On Thu, Jan 2, 2020 at 7:09 PM Guillaume Lelarge <guillaume@lelarge.info> wrote: > > Le jeu. 2 janv. 2020 à 13:09, Amit Kapila <amit.kapila16@gmail.com> a écrit : >> >> If parallel vacuum is *not* enabled by default, then I think the current way to enable is fine which is as follows: >> Vacuum (Parallel 2) <tbl_name>; >> >> Here, if the user doesn't specify parallel_degree, then we internally decide based on number of indexes that support a parallel vacuum with a maximum of max_parallel_maintenance_workers. >> >> If the parallel vacuum is enabled by default, then I could think of the following ways: >> (a) Vacuum (disable_parallel) <tbl_name>; Vacuum (Parallel <parallel_degree>) <tbl_name>; >> (b) Vacuum (Parallel <parallel_degree>) <tbl_name>; If user specifies parallel_degree as 0, then disable parallelism. >> (c) ... Any better ideas? >> > > AFAICT, every parallel-able statement use parallelisation by default, so it wouldn't be consistent if VACUUM behaves some other way. >
Fair enough.
> So, (c) has my vote. >
I don't understand this. What do you mean by voting (c) option?
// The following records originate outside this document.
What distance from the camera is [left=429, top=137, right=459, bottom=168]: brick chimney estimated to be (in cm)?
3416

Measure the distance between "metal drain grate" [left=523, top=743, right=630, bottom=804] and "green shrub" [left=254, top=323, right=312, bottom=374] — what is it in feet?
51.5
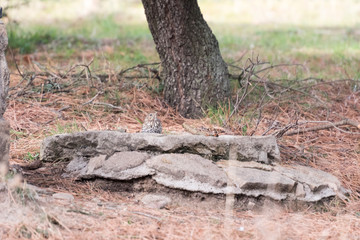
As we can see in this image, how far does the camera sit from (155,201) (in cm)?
290

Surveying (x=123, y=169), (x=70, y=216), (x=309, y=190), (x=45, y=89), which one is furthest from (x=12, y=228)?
(x=45, y=89)

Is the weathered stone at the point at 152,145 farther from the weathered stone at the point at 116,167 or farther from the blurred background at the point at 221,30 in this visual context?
the blurred background at the point at 221,30

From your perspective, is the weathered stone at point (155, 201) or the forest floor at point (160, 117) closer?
the forest floor at point (160, 117)

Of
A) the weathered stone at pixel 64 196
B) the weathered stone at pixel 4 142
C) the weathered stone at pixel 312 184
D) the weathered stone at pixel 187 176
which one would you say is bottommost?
the weathered stone at pixel 312 184

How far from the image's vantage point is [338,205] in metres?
3.18

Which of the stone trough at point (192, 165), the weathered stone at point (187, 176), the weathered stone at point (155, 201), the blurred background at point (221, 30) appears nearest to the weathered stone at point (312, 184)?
the stone trough at point (192, 165)

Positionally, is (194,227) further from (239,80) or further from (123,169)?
(239,80)

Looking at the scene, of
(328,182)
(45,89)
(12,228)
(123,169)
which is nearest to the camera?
(12,228)

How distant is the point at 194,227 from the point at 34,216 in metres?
0.78

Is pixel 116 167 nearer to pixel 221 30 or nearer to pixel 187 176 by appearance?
pixel 187 176

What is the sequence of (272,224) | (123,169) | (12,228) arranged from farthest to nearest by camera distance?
(123,169) < (272,224) < (12,228)

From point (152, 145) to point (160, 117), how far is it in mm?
1321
Do you mean that you didn't like any of (a) or (b)?
I meant (b), sorry :)
If so, then feel free to suggest something else. One more possibility could be to allow users to specify parallel degree or disable parallelism via guc 'max_parallel_maintenance_workers'. Basically, if the user wants to disable parallelism, it needs to set the value of guc max_parallel_maintenance_workers as zero and if it wants to increase the parallel degree than the default value (which is two), then it can set it via max_parallel_maintenance_workers before running vacuum command. Now, this can certainly work, but I feel setting/resetting a guc before a vacuum command can be a bit inconvenient for users, but if others prefer that way, then we can do that.